§ Problem statement
Could you copy every entry exactly, with nothing changed?

§ The input
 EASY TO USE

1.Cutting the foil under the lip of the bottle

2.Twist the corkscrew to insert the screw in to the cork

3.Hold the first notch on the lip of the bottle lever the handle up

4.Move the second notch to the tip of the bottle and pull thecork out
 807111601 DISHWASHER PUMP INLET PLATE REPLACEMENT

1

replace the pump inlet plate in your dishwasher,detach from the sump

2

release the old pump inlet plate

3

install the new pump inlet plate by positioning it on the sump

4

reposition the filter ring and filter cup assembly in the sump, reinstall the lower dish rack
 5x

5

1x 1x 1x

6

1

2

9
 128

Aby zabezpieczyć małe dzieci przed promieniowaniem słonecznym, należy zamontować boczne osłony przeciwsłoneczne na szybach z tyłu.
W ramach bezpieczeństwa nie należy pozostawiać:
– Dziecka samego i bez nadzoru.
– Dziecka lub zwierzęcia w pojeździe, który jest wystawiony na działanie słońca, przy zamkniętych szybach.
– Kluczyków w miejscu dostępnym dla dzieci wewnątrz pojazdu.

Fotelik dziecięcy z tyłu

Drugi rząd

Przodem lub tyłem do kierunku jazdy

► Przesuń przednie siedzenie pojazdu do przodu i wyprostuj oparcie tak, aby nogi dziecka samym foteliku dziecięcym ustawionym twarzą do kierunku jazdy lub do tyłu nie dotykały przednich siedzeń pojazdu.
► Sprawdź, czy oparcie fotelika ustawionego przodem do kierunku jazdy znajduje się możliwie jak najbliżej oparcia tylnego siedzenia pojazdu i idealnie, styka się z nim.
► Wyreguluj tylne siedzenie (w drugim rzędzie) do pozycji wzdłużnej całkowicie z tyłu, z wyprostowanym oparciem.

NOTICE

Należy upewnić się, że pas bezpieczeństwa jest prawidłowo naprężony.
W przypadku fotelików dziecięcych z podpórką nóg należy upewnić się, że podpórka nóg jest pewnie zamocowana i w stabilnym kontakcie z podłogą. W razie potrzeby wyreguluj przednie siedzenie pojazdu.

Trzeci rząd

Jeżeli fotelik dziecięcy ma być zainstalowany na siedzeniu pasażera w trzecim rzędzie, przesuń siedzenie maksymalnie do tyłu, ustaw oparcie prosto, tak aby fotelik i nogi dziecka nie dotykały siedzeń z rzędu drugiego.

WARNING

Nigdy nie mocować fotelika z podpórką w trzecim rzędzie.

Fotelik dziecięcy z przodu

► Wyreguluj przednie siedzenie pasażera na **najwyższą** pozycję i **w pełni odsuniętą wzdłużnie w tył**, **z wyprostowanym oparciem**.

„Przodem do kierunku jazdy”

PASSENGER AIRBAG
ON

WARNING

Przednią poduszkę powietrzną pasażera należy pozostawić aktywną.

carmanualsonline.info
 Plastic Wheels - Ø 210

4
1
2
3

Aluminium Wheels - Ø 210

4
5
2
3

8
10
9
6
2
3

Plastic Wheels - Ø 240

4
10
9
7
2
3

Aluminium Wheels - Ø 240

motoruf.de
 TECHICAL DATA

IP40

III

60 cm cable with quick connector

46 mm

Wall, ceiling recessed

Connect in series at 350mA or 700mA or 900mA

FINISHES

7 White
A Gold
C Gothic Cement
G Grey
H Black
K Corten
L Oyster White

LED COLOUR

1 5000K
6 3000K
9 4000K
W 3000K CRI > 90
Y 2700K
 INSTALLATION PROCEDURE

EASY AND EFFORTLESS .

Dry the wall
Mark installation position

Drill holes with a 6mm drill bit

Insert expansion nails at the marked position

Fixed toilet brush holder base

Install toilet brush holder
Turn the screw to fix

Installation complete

§ Response to the exercise
 EASY TO USE

1.Cutting the foil under the lip of the bottle

2.Twist the corkscrew to insert the screw in to the cork

3.Hold the first notch on the lip of the bottle lever the handle up

4.Move the second notch to the tip of the bottle and pull thecork out
 807111601 DISHWASHER PUMP INLET PLATE REPLACEMENT

1

replace the pump inlet plate in your dishwasher,detach from the sump

2

release the old pump inlet plate

3

install the new pump inlet plate by positioning it on the sump

4

reposition the filter ring and filter cup assembly in the sump, reinstall the lower dish rack
 5x

5

1x 1x 1x

6

1

2

9
 128

Aby zabezpieczyć małe dzieci przed promieniowaniem słonecznym, należy zamontować boczne osłony przeciwsłoneczne na szybach z tyłu.
W ramach bezpieczeństwa nie należy pozostawiać:
– Dziecka samego i bez nadzoru.
– Dziecka lub zwierzęcia w pojeździe, który jest wystawiony na działanie słońca, przy zamkniętych szybach.
– Kluczyków w miejscu dostępnym dla dzieci wewnątrz pojazdu.

Fotelik dziecięcy z tyłu

Drugi rząd

Przodem lub tyłem do kierunku jazdy

► Przesuń przednie siedzenie pojazdu do przodu i wyprostuj oparcie tak, aby nogi dziecka samym foteliku dziecięcym ustawionym twarzą do kierunku jazdy lub do tyłu nie dotykały przednich siedzeń pojazdu.
► Sprawdź, czy oparcie fotelika ustawionego przodem do kierunku jazdy znajduje się możliwie jak najbliżej oparcia tylnego siedzenia pojazdu i idealnie, styka się z nim.
► Wyreguluj tylne siedzenie (w drugim rzędzie) do pozycji wzdłużnej całkowicie z tyłu, z wyprostowanym oparciem.

NOTICE

Należy upewnić się, że pas bezpieczeństwa jest prawidłowo naprężony.
W przypadku fotelików dziecięcych z podpórką nóg należy upewnić się, że podpórka nóg jest pewnie zamocowana i w stabilnym kontakcie z podłogą. W razie potrzeby wyreguluj przednie siedzenie pojazdu.

Trzeci rząd

Jeżeli fotelik dziecięcy ma być zainstalowany na siedzeniu pasażera w trzecim rzędzie, przesuń siedzenie maksymalnie do tyłu, ustaw oparcie prosto, tak aby fotelik i nogi dziecka nie dotykały siedzeń z rzędu drugiego.

WARNING

Nigdy nie mocować fotelika z podpórką w trzecim rzędzie.

Fotelik dziecięcy z przodu

► Wyreguluj przednie siedzenie pasażera na **najwyższą** pozycję i **w pełni odsuniętą wzdłużnie w tył**, **z wyprostowanym oparciem**.

„Przodem do kierunku jazdy”

PASSENGER AIRBAG
ON

WARNING

Przednią poduszkę powietrzną pasażera należy pozostawić aktywną.

carmanualsonline.info
 Plastic Wheels - Ø 210

4
1
2
3

Aluminium Wheels - Ø 210

4
5
2
3

8
10
9
6
2
3

Plastic Wheels - Ø 240

4
10
9
7
2
3

Aluminium Wheels - Ø 240

motoruf.de
 TECHICAL DATA

IP40

III

60 cm cable with quick connector

46 mm

Wall, ceiling recessed

Connect in series at 350mA or 700mA or 900mA

FINISHES

7 White
A Gold
C Gothic Cement
G Grey
H Black
K Corten
L Oyster White

LED COLOUR

1 5000K
6 3000K
9 4000K
W 3000K CRI > 90
Y 2700K
 INSTALLATION PROCEDURE

EASY AND EFFORTLESS .

Dry the wall
Mark installation position

Drill holes with a 6mm drill bit

Insert expansion nails at the marked position

Fixed toilet brush holder base

Install toilet brush holder
Turn the screw to fix

Installation complete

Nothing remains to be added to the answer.